How to display Chinese characters inside a pandas dataframe?

Asked 3/9, 2016 at 14:34 Answered 22/1, 2022 at 17:4

python csv pandas encoding chinese-locale

I can read a csv file in which there is a column containing Chinese characters (other columns are English and numbers). However, Chinese characters don't display correctly. see photo below

I loaded the csv file with pd.read_csv().

Either display(data06_16) or data06_16.head() won't display Chinese characters correctly.

I tried to add the following lines into my .bash_profile:

export LC_ALL=zh_CN.UTF-8
export LANG=zh_CN.UTF-8

export LC_ALL=en_US.UTF-8
export LANG=en_US.UTF-8

but it doesn't help.

Also I have tried to add encoding arg to pd.read_csv():

pd.read_csv('data.csv', encoding='utf_8')
pd.read_csv('data.csv', encoding='utf_16')
pd.read_csv('data.csv', encoding='utf_32')

These won't work at all.

How can I display the Chinese characters properly?

Bigler answered 3/9, 2016 at 14:34 Comment(2)

Did you try codecs for Chinese languages -- Say encoding='gb2312'? – Euhemerism 3/9, 2016 at 14:51

Thanks.
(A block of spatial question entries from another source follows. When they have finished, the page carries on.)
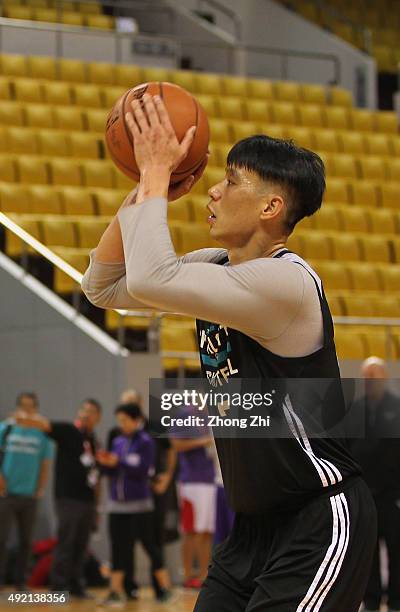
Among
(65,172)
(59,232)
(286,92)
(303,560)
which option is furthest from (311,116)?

I tried the encoding you suggested, but an error returned: UnicodeDecodeError: 'gb2312' codec can't decode bytes in position 2-3: illegal multibyte sequence – Bigler 3/9, 2016 at 23:32

I just remembered that the source dataset was created using encoding='GBK', so I tried again using

data06_16 = pd.read_csv("../data/stocks1542monthly.csv", encoding="GBK")

Now, I can see all the Chinese characters.

Thanks guys!

Bigler answered 3/9, 2016 at 23:37 Comment(0)

Try this

df = pd.read_csv(path, engine='python', encoding='utf-8-sig')

Yiyid answered 20/3, 2019 at 1:19 Comment(0)

I see here three possible issues:

1) You can try this:

import codecs
x = codecs.open("testdata.csv", "r", "utf-8")

2) Another possibility can be theoretically this:

import pandas as pd
df = pd.DataFrame(pd.read_csv('testdata.csv',encoding='utf-8'))

3) Maybe you should convert you csv file into utf-8 before importing with Python (for example in Notepad++)? It can be a solution for one-time-import, not for automatic process, of course.

Narvaez answered 3/9, 2016 at 18:55 Comment(0)

A non-python relate answer. I just ran into this problem this afternoon and found that using Excel to import data from CSV can show us lots of encoding names. We can play with the encodings there and see which one fit our need. For instance, I found that in excel both gb2312 and gb18030 convert the data nicely from csv to xlsx. But only gb18030 works in Python.

pd.read_csv(in_path + 'XXX.csv', encoding='gb18030')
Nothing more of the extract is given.